I'm using an uputronics GPS/RTC hat that has a u-blox M8 engine. I set it to stationary mode for extra accuracy. I'll have to look into other configuration options.
Even good hardware oscillators can have a wide amount of drift, say 50uS per second, but they tend to be stable over several minutes outside of extreme thermal environments. Therefore, it's pretty easy to estimate and compensate for drift using a PPS signal as a reference. Presumably, that compensation is partially what takes a while for the time daemon to converge on.
Additionally, the clock sync daemon likely takes a while to converge because it isn't directly controlling the system time. Rather, it is sending hints to the kernel for it to adjust the time. The kernel decides how best to do that, and it does it in a way that attempts to avoid breaking other userspace programs that are running. For example, it tries to keep system time monotonically increasing. This means that there's relatively low gain in the feedback loop, and so it takes a while to cancel out error.

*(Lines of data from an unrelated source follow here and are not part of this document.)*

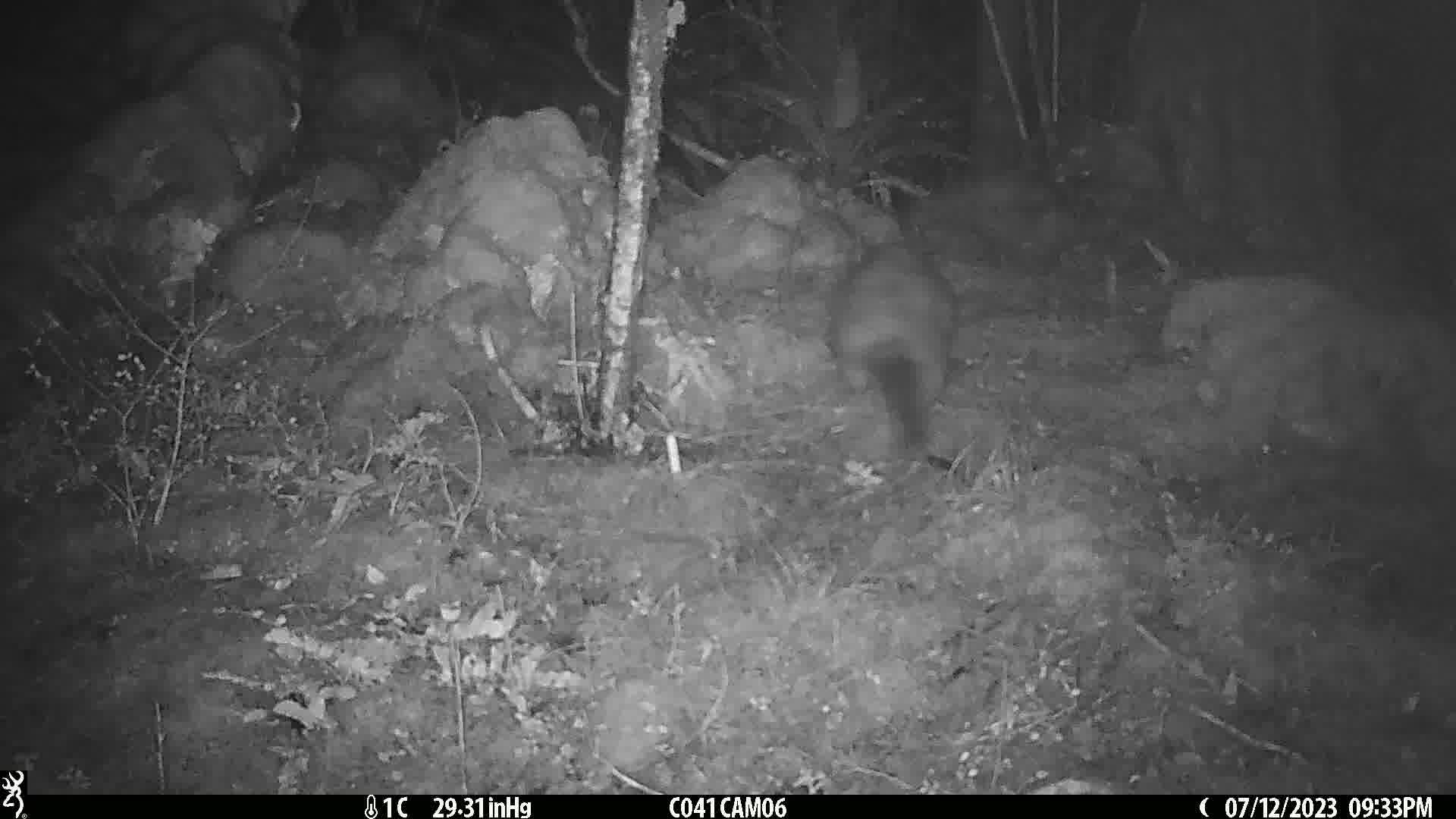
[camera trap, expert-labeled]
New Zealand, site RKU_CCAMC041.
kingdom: Animalia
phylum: Chordata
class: Mammalia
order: Diprotodontia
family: Phalangeridae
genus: Trichosurus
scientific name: Trichosurus vulpecula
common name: common brushtail possum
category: possum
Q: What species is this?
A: Possum (common brushtail possum) (Trichosurus vulpecula).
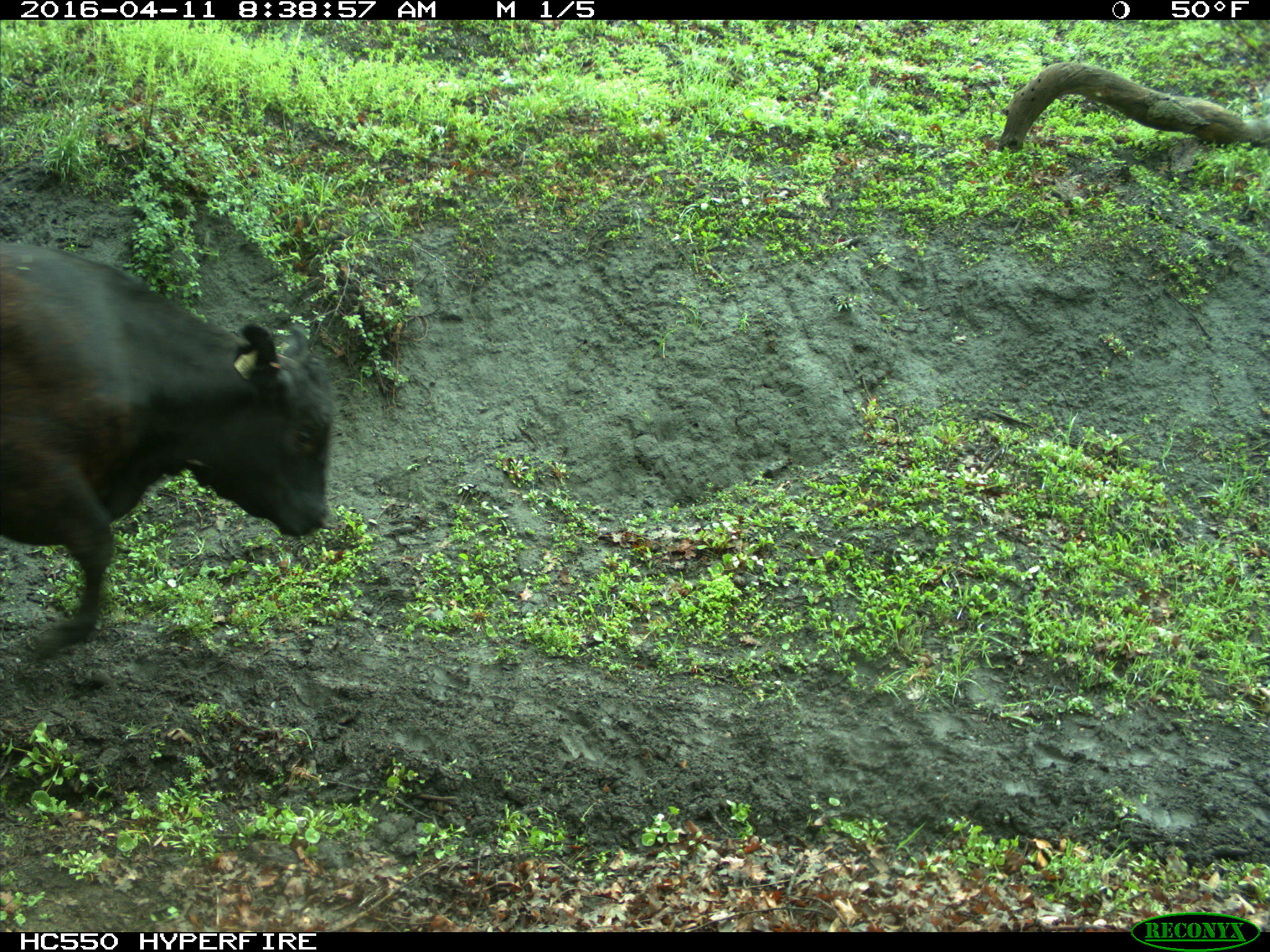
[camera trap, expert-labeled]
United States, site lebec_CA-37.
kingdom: Animalia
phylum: Chordata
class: Mammalia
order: Artiodactyla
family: Bovidae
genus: Bos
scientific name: Bos taurus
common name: domestic cow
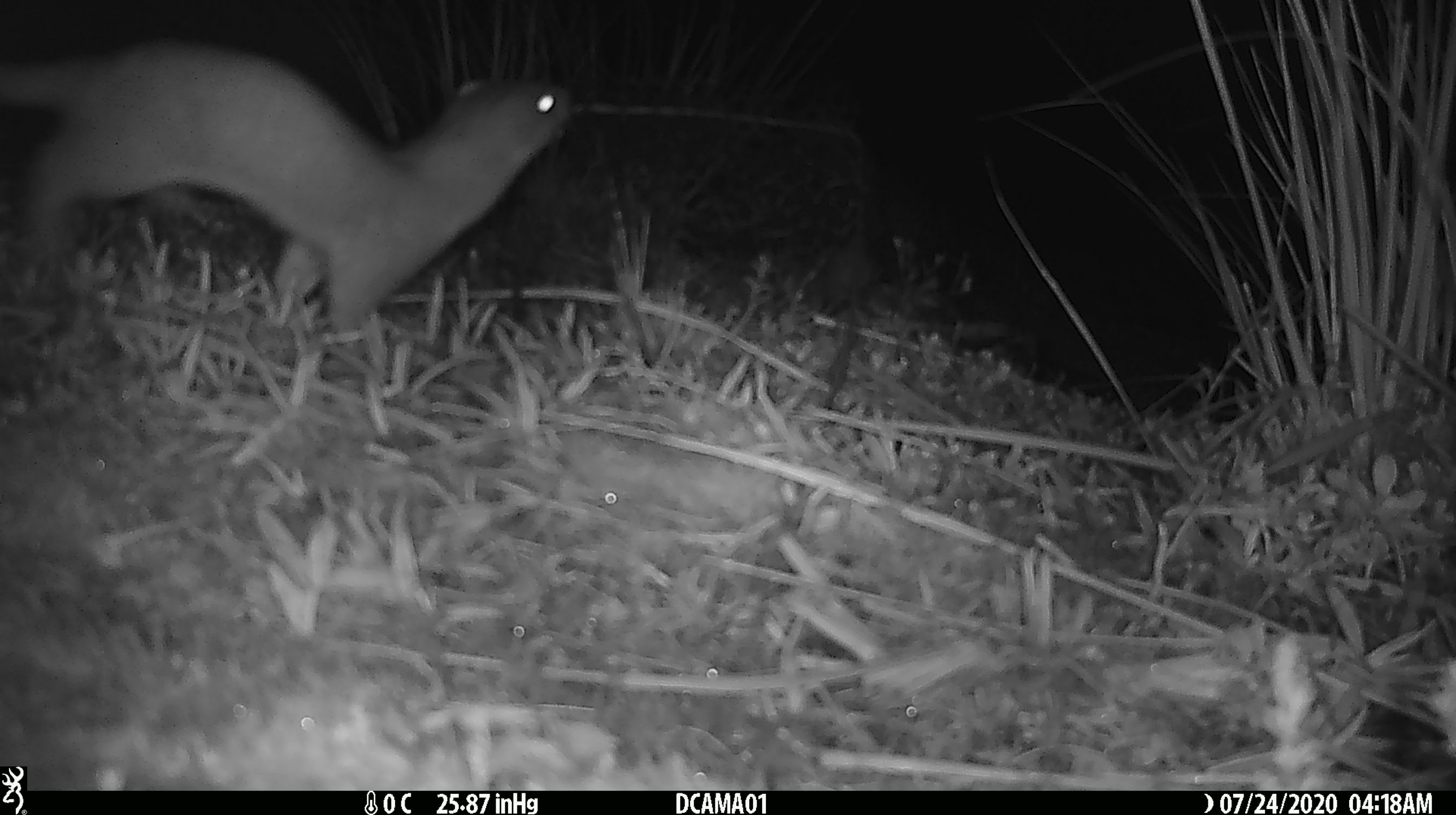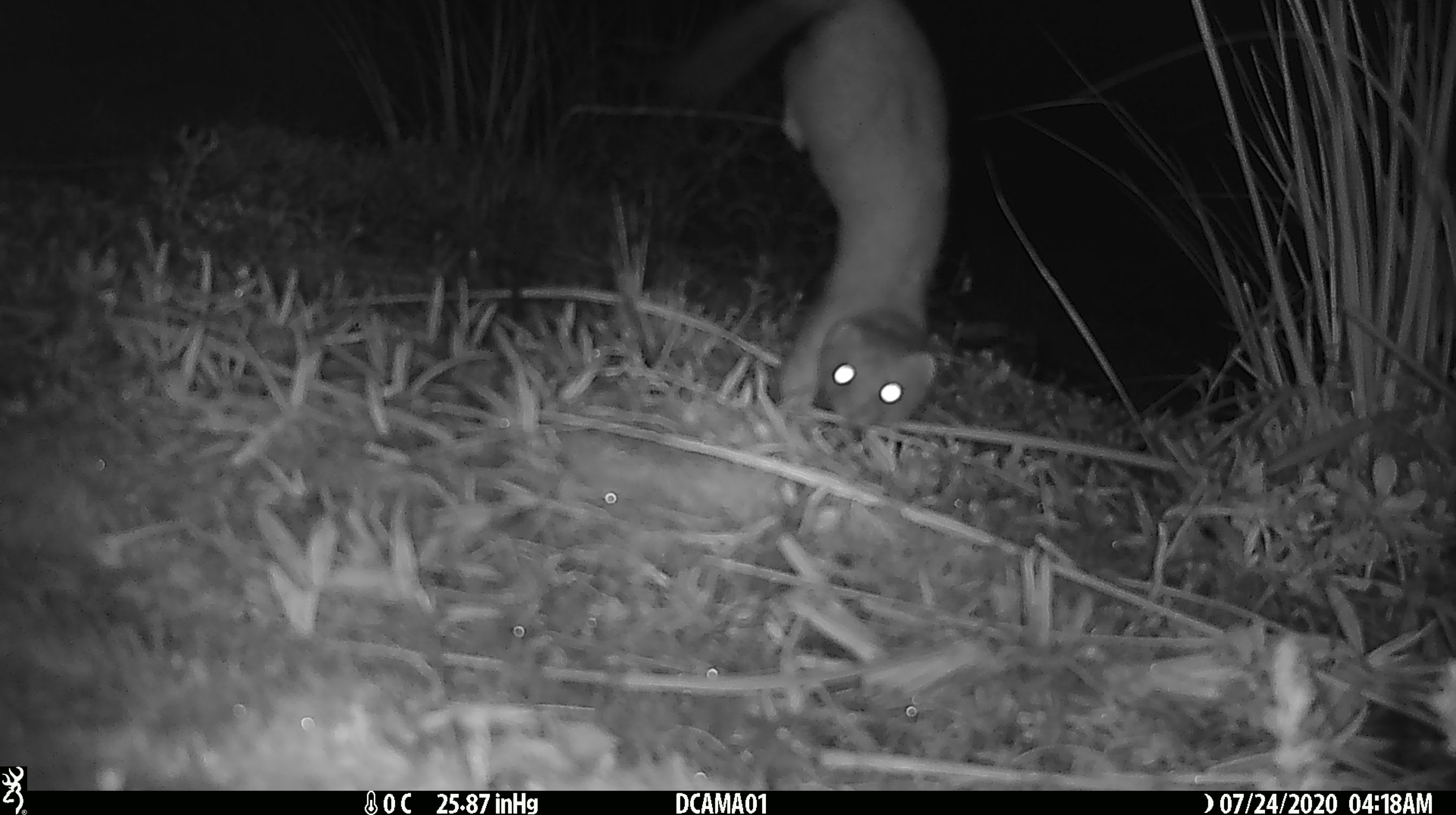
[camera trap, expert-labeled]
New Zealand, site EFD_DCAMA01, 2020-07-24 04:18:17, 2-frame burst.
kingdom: Animalia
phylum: Chordata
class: Mammalia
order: Carnivora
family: Mustelidae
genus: Mustela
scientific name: Mustela erminea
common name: stoat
Stoat (Mustela erminea).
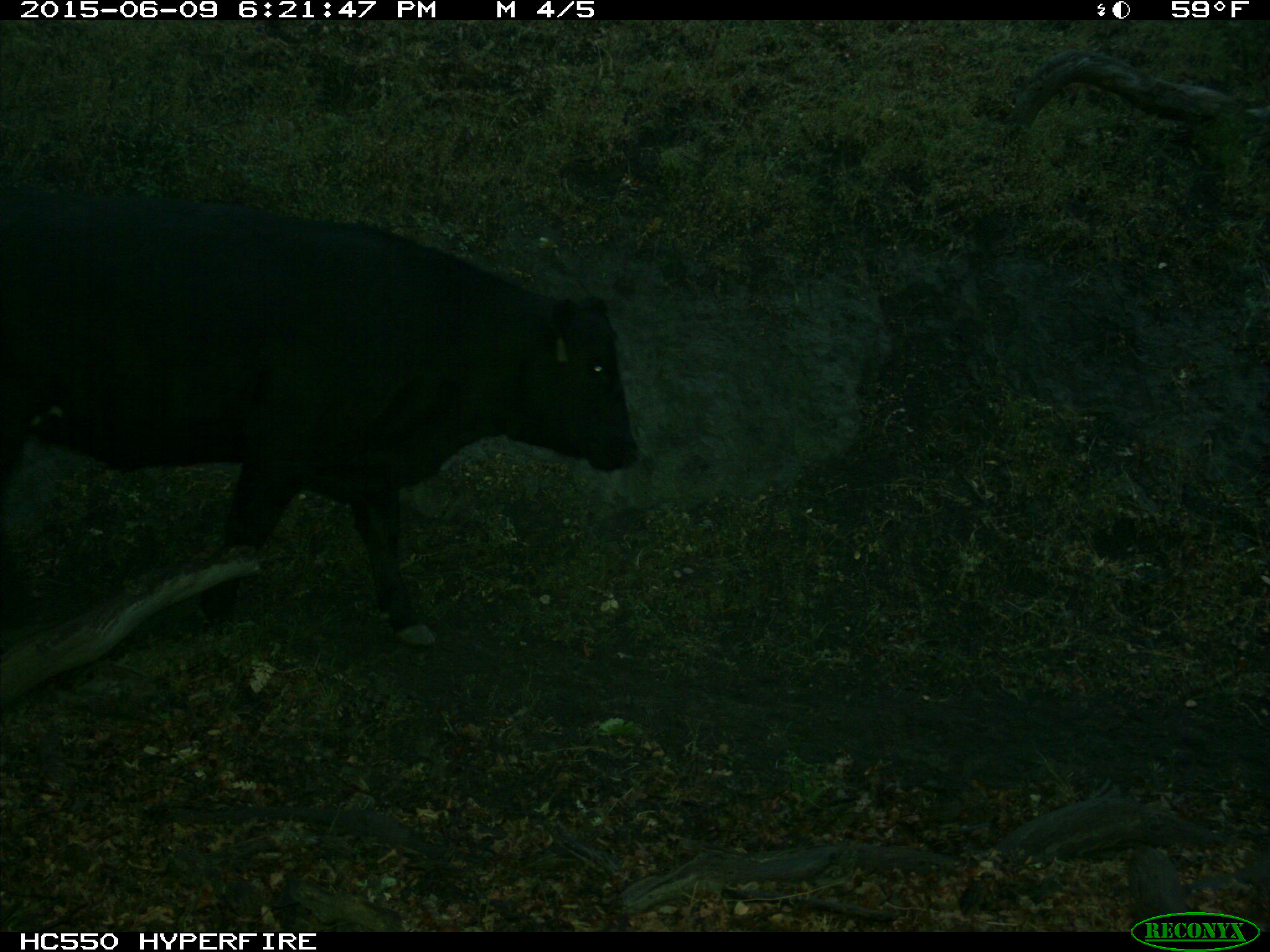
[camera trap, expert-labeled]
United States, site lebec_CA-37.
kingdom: Animalia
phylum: Chordata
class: Mammalia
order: Artiodactyla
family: Bovidae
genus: Bos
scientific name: Bos taurus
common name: domestic cow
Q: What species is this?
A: Bos taurus (domestic cow).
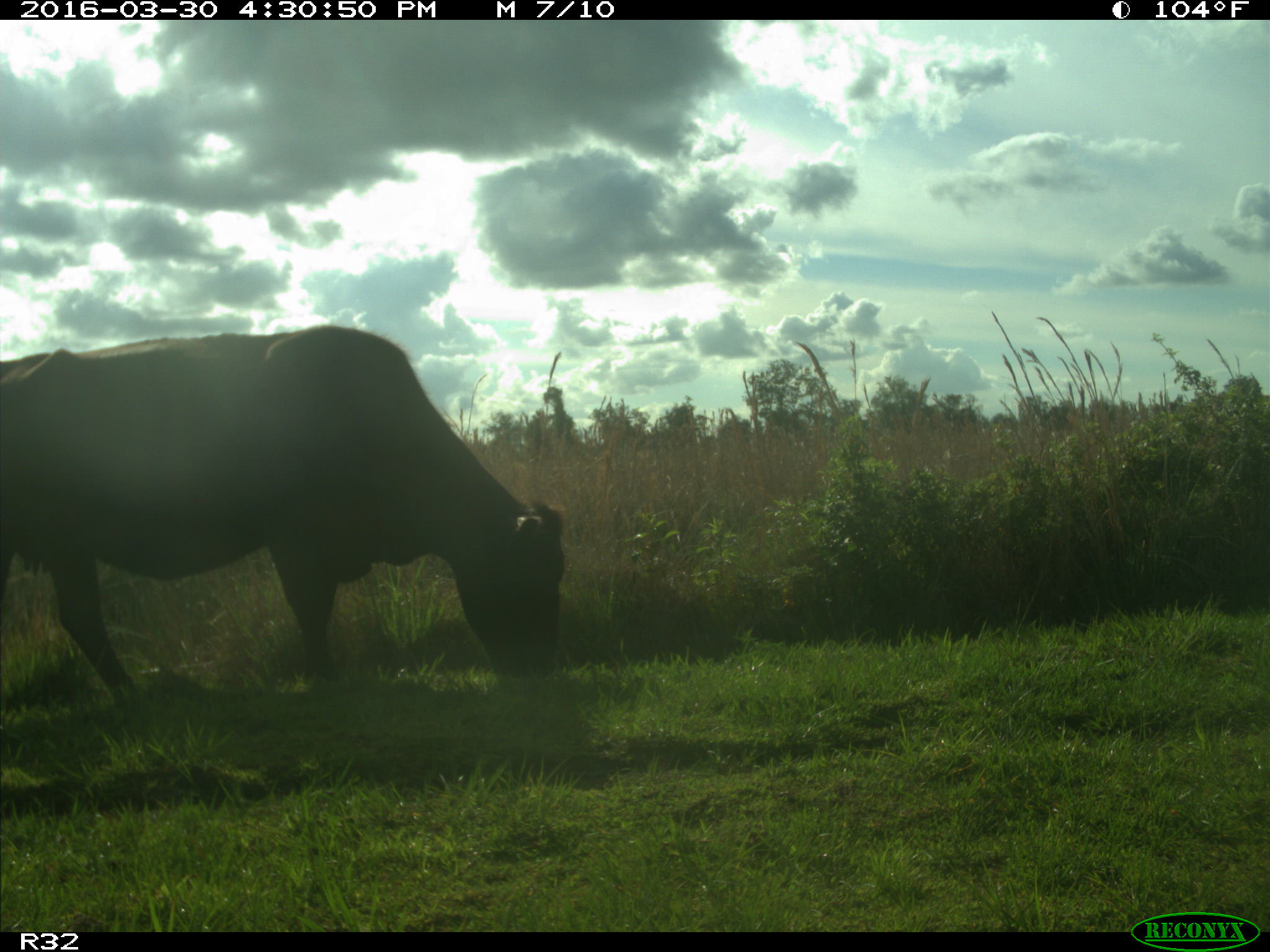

It's possible for a userspace program to instead explicitly set system time, but that really isn't intended to be used in Linux unless time is more than 0.5 seconds off. The API call to do that is inherently vulnerable to userspace scheduling jitter, but it's fine since 0.5 seconds is orders of magnitude longer than the expected jitter. You get the system time within the ballpark, and then incrementally adjust it until it's perfect.
If you're not using a kernel driver to capture the PPS edge's timestamp, then you're going to have a rougher time. Either you're just going to have to accept the fact that you can't do better than the scheduling jitter (other than assume it averages out), or you're going to have to do something clever/terrible. One idea would be to have your userspace process go to sleep until, say, 1ms before you expect the next PPS edge to come in. Then, go into a tight polling loop until the edge occurs. As long as reading the PPS pin from userspace is non-blocking and your process doesn't get preempted, you should be able to get at least within microseconds. You can poll system time in the same tight loop, allowing you to fairly reliably detect whether the process got preempted or not.